**Study text**
· · · · ·
The Detail tab configures the rule’s identity and trigger.
PropertyDescription
NameThe rule name. Rules execute in alphabetical order, so use numeric prefixes to control sequence.
DescriptionRich text description of what the rule does
OwnerWhich part of the system owns the rule (e.g., System)
ContainerWhich containers the rule applies to (select All for tenant-wide)
TriggerHow the rule fires — Event or Timer
EventWhen trigger is Event: which event fires the rule
TimerWhen trigger is Timer: interval in minutes between evaluations
DeletedToggle to remove the rule from the system
Name your rules with numeric prefixes to control execution order. For example, 01-set-priority, 02-assign-area, 03-notify. This makes the sequence explicit and easy to reorder.

Conditions

The Conditions tab defines when the rule fires. Each condition is a field–operator–value check (for example, Crm Equal Fenrise Inc or Severity Equal Minor). Conditions are organized into groups:
  • Within a group — conditions are combined with AND (all must match)
  • Between groups — groups are combined with OR (any group can match)
This gives you flexible matching. For example: “fire this rule if the CRM is Fenrise Inc OR the Severity is Minor.” Text fields support date tokens and arithmetic comparisons in their values (see Tokens below).

Actions

The Actions tab defines what happens when the rule fires. Each action selects a field and sets it to a value. A rule can have multiple actions — for example, set Priority to High and set Approved to true in a single rule. Actions can update any field on the item, including fields that would normally be restricted by constraints. This is by design — rules act as a data manipulation escape hatch for automation.

Trigger types

Event triggers

Event rules fire when specific item lifecycle events occur.
EventWhen it fires
On Item AddDuring item creation, before the item is saved. Allows data manipulation before the user sees the item.
On Item AddedAfter an item has been created and saved.
On Item UpdatedAfter an item has been modified.
On Item DeletedAfter an item has been deleted.
On Item Add vs On Item Added: “Add” fires before save and can manipulate the item before the user sees it (setting defaults, auto-assigning fields). “Added” fires after save, when the item already exists in the system.

Timer triggers

Timer rules fire on a recurring interval rather than in response to a user action. You specify the interval in minutes (for example, every 10 minutes). Each time the timer fires, the rule evaluates its conditions against all matching items and applies actions to those that match. Use timer rules for deadline-based automation — for example, checking whether a due date has passed and updating the status to Overdue, or sending reminder notifications.
· · · · ·
**Data section**
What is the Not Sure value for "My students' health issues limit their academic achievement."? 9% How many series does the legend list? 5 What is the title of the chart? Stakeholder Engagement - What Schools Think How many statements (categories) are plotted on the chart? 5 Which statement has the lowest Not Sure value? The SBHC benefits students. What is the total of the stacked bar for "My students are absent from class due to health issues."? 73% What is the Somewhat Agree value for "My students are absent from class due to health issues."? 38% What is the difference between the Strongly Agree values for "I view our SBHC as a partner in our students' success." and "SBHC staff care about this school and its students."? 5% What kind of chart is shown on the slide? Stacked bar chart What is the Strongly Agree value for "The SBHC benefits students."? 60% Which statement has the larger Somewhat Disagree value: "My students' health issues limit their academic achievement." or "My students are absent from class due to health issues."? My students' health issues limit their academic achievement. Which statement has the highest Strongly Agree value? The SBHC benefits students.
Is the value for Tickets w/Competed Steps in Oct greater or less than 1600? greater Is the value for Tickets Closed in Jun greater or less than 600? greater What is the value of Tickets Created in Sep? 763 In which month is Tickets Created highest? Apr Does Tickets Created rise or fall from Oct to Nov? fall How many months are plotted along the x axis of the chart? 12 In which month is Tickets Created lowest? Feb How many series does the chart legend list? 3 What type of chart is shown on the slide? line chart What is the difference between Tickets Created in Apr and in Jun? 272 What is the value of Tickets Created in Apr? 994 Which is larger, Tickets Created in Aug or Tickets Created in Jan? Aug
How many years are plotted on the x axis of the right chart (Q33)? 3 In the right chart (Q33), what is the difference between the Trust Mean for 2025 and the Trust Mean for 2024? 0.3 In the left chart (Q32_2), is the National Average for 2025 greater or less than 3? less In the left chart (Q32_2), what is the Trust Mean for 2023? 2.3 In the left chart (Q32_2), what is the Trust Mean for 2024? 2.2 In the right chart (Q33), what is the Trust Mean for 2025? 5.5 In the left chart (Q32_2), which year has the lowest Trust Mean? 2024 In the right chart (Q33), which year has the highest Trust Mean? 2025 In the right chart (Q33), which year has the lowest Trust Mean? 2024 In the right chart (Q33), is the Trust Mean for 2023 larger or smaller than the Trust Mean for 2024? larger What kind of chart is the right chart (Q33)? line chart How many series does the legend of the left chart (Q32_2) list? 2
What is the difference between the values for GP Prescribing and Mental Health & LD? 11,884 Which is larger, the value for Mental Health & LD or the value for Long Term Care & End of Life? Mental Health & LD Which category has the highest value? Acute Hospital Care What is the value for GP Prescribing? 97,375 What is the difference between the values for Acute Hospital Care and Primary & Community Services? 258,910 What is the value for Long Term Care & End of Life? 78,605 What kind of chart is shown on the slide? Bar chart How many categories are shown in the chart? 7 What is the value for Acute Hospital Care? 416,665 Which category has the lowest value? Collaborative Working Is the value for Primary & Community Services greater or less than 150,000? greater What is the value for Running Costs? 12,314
· · · · ·
Extend the documentation on automation rules, picking up right after its closing paragraph on timer triggers.

Tokens

Rules support tokens that resolve to dynamic values at execution time. Use tokens in condition values and action values to set dates relative to the current moment.
TokenResolves to
TODAYCurrent date
WEEK_STARTStart of the current week
WEEK_ENDEnd of the current week
MONTH_STARTFirst day of the current month
MONTH_ENDLast day of the current month
+nn days after the reference date
-nn days before the reference date
Combine tokens with offsets for relative dates. For example, TODAY+7 means seven days from today. MONTH_END-1 means the day before the end of the current month.

Queued execution

The rule engine processes rules through a queue. Rules do not execute inline during the user’s action — they are queued and processed asynchronously.
Because rules execute asynchronously, changes may not appear instantly after item creation or update. The queue processes rules in order, and the effects will be applied shortly after the triggering action.

Rules and constraints

Rules bypass constraints. While constraints prevent users from setting invalid field values, rules can set any value regardless of constraint restrictions. This separation is intentional:
  • Constraints protect against user error and enforce data quality for manual actions
  • Rules handle automated workflows where strict constraint enforcement would be counterproductive
For example, a rule might set a status that is normally blocked by a constraint, because the automated workflow requires it. The constraint still protects against users making the same change manually.